— start of Provided material —

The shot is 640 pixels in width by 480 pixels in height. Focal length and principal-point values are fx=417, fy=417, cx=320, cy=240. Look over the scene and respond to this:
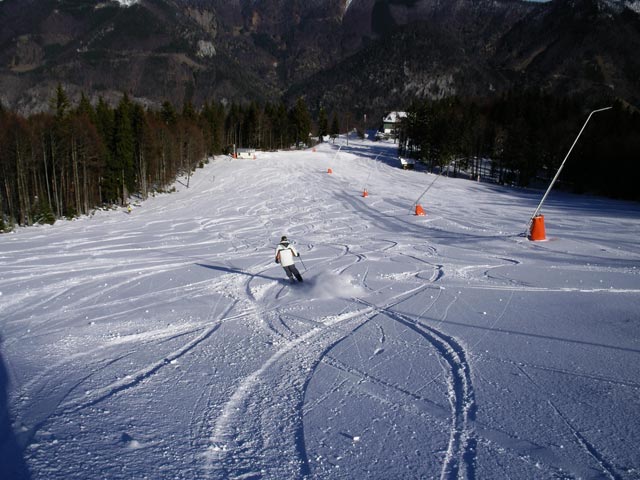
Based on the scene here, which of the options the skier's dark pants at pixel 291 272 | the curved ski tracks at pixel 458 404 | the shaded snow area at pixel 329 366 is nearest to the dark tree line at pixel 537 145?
the shaded snow area at pixel 329 366

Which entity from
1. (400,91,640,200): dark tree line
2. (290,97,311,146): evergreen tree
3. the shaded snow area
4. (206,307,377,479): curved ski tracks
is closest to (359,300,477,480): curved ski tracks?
the shaded snow area

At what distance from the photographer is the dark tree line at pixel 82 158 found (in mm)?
36781

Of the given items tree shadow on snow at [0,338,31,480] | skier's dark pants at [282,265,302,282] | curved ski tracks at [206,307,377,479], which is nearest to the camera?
tree shadow on snow at [0,338,31,480]

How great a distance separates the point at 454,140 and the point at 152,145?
41761 mm

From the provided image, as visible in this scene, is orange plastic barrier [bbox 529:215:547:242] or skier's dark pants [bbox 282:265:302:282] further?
orange plastic barrier [bbox 529:215:547:242]

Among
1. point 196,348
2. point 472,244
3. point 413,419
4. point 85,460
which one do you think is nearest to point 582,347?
point 413,419

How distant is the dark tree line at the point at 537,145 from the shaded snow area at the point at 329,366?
40.9 metres

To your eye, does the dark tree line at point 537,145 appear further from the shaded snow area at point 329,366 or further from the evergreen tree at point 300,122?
the shaded snow area at point 329,366

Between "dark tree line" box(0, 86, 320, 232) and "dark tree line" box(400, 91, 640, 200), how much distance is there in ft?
122

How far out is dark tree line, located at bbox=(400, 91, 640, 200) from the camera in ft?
154

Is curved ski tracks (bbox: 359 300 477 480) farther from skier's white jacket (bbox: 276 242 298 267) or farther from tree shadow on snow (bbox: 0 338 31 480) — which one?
skier's white jacket (bbox: 276 242 298 267)

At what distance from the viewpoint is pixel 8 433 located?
4.31 meters

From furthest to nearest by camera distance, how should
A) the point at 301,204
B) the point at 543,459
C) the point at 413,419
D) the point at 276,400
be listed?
the point at 301,204 → the point at 276,400 → the point at 413,419 → the point at 543,459

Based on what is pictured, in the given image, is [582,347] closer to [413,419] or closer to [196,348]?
[413,419]
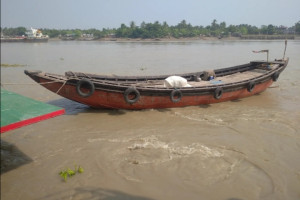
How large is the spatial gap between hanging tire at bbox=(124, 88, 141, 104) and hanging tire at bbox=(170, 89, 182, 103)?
974 millimetres

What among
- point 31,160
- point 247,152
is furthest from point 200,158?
point 31,160

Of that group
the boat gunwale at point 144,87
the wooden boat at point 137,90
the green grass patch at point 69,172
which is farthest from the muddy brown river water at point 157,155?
the boat gunwale at point 144,87

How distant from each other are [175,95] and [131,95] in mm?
1300

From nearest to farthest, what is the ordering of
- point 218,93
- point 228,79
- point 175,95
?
point 175,95
point 218,93
point 228,79

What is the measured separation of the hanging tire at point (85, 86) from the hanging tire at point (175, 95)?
217cm

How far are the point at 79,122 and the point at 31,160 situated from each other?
2009 millimetres

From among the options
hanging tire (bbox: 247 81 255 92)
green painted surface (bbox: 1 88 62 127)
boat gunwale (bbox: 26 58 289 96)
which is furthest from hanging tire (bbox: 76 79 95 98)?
hanging tire (bbox: 247 81 255 92)

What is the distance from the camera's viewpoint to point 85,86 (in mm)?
5988

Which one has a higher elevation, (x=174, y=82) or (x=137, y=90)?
(x=174, y=82)

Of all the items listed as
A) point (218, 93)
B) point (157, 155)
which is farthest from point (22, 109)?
point (218, 93)

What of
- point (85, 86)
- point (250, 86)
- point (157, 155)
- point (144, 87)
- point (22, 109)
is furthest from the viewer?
point (250, 86)

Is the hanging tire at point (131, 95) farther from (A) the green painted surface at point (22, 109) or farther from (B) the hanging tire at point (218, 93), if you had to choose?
(A) the green painted surface at point (22, 109)

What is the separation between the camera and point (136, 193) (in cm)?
333

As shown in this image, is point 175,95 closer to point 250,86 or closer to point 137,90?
point 137,90
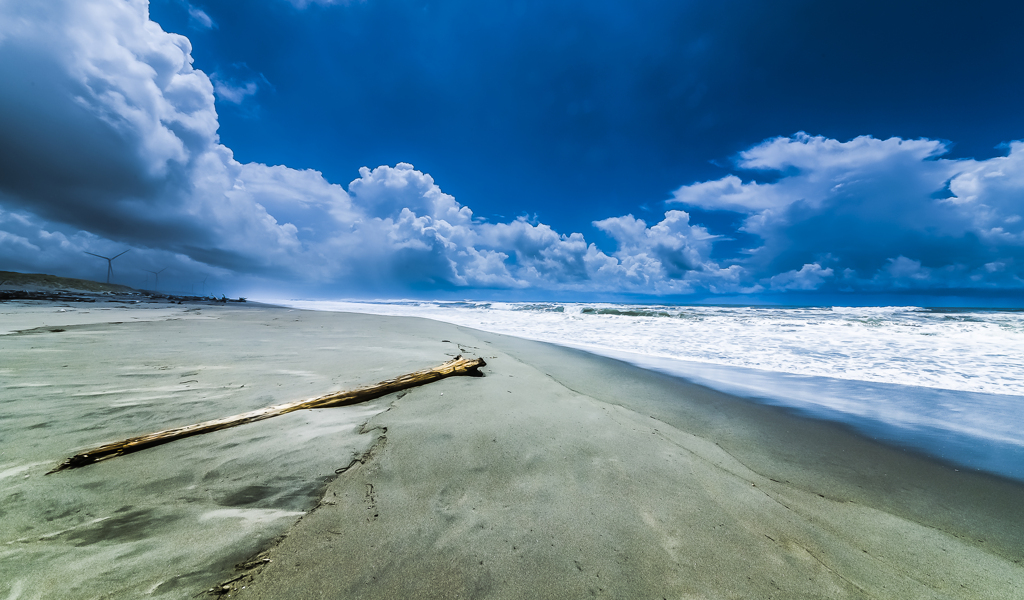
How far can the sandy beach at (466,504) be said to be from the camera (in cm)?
162

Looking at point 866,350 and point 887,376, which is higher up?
point 866,350

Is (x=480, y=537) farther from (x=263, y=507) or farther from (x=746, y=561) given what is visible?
(x=746, y=561)

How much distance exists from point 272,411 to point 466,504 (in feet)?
7.55

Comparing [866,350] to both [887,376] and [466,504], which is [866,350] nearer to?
[887,376]

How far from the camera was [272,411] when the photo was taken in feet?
10.9

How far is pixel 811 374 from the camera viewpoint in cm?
704

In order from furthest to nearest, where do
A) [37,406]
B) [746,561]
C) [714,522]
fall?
[37,406] → [714,522] → [746,561]

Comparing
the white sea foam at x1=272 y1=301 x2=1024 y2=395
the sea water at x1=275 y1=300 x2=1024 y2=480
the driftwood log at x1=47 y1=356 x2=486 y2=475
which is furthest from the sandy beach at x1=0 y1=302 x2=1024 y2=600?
the white sea foam at x1=272 y1=301 x2=1024 y2=395

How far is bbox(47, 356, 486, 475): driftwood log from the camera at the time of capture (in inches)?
94.6

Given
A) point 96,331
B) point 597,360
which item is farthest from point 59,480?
point 96,331

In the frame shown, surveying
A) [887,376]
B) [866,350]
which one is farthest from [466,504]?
[866,350]

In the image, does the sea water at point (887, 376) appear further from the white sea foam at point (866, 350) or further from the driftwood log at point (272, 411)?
the driftwood log at point (272, 411)

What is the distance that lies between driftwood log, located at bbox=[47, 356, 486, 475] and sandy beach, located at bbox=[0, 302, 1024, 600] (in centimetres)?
11

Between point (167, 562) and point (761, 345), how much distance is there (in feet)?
42.9
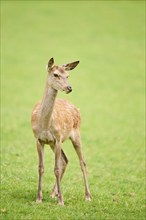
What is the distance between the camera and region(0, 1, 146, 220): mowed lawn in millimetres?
9885

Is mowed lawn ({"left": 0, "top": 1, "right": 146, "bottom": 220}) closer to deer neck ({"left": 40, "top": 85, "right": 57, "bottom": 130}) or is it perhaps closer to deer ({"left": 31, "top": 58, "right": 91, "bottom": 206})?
deer ({"left": 31, "top": 58, "right": 91, "bottom": 206})

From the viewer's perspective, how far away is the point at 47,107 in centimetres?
920

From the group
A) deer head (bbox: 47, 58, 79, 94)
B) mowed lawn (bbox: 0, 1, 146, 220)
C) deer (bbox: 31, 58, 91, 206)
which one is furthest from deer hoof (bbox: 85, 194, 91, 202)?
deer head (bbox: 47, 58, 79, 94)

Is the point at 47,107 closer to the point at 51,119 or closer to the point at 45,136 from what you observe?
the point at 51,119

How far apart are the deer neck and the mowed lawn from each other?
1.24 m

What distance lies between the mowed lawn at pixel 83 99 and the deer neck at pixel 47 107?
1245mm

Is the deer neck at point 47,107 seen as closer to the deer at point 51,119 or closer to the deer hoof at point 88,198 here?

— end of Provided material —

**Requirement**
Can you give everything in the listing above, from the line containing "At what distance from the photographer" down to the line containing "4.31 meters" (both included), as a numbered list with the blank lines left out?

**Task solution**
1. At what distance from the photographer is the dark tree line at pixel 82 158 found (in mm)?
2. 36781
3. Of the given items tree shadow on snow at [0,338,31,480] | skier's dark pants at [282,265,302,282] | curved ski tracks at [206,307,377,479], which is nearest to the camera?
4. tree shadow on snow at [0,338,31,480]
5. How great a distance separates the point at 454,140 and the point at 152,145?
6. 41761 mm
7. From the provided image, as visible in this scene, is orange plastic barrier [bbox 529:215:547:242] or skier's dark pants [bbox 282:265:302:282] further?
8. orange plastic barrier [bbox 529:215:547:242]
9. Among
10. 1. point 196,348
11. 2. point 472,244
12. 3. point 413,419
13. 4. point 85,460
14. which one do you think is nearest to point 582,347?
15. point 413,419
16. How distant is the dark tree line at the point at 537,145 from the shaded snow area at the point at 329,366?
17. 40.9 metres
18. To your eye, does the dark tree line at point 537,145 appear further from the shaded snow area at point 329,366 or further from the evergreen tree at point 300,122?
19. the shaded snow area at point 329,366
20. Between "dark tree line" box(0, 86, 320, 232) and "dark tree line" box(400, 91, 640, 200), how much distance is there in ft?
21. 122
22. How far out is dark tree line, located at bbox=(400, 91, 640, 200) from the camera in ft?
23. 154
24. Is curved ski tracks (bbox: 359 300 477 480) farther from skier's white jacket (bbox: 276 242 298 267) or farther from tree shadow on snow (bbox: 0 338 31 480) — which one?
25. skier's white jacket (bbox: 276 242 298 267)
26. At what distance from the viewpoint is pixel 8 433 located?
27. 4.31 meters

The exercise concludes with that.